◆ What this task involves ◆
All pictures are to be omitted while the lines starting at the line with "Silver pocketcard wedding" and ending at the line with "A man with a flute — Hi Tours" in the material below are retyped exactly, both ends included.

◆ Extracted information ◆
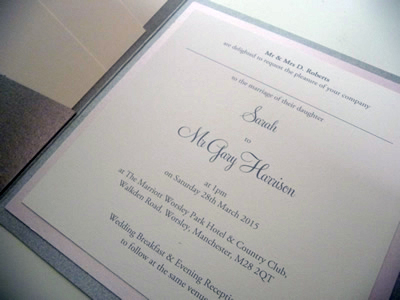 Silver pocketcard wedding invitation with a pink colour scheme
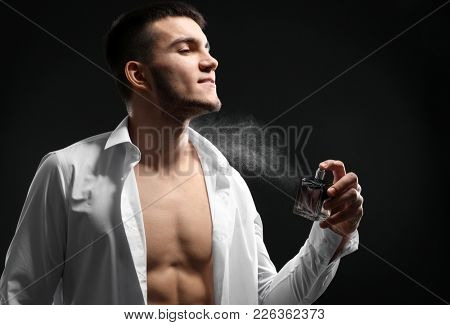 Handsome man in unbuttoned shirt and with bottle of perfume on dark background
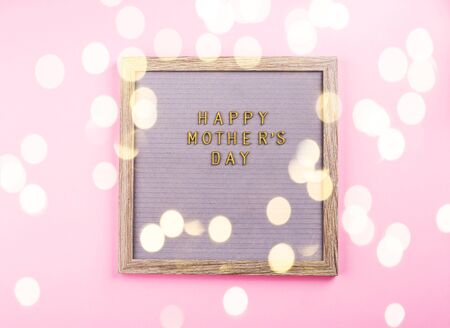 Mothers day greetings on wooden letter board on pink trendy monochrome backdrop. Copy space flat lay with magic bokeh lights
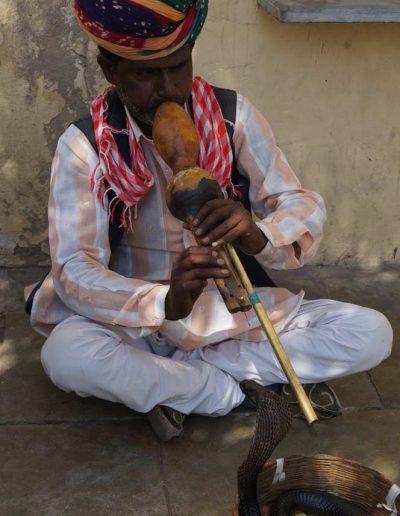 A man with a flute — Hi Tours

* * *

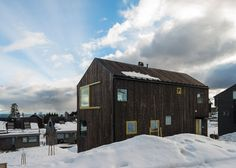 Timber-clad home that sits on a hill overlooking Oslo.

◆ Exercise output ◆
 Silver pocketcard wedding invitation with a pink colour scheme
 Handsome man in unbuttoned shirt and with bottle of perfume on dark background
 Mothers day greetings on wooden letter board on pink trendy monochrome backdrop. Copy space flat lay with magic bokeh lights
 A man with a flute — Hi Tours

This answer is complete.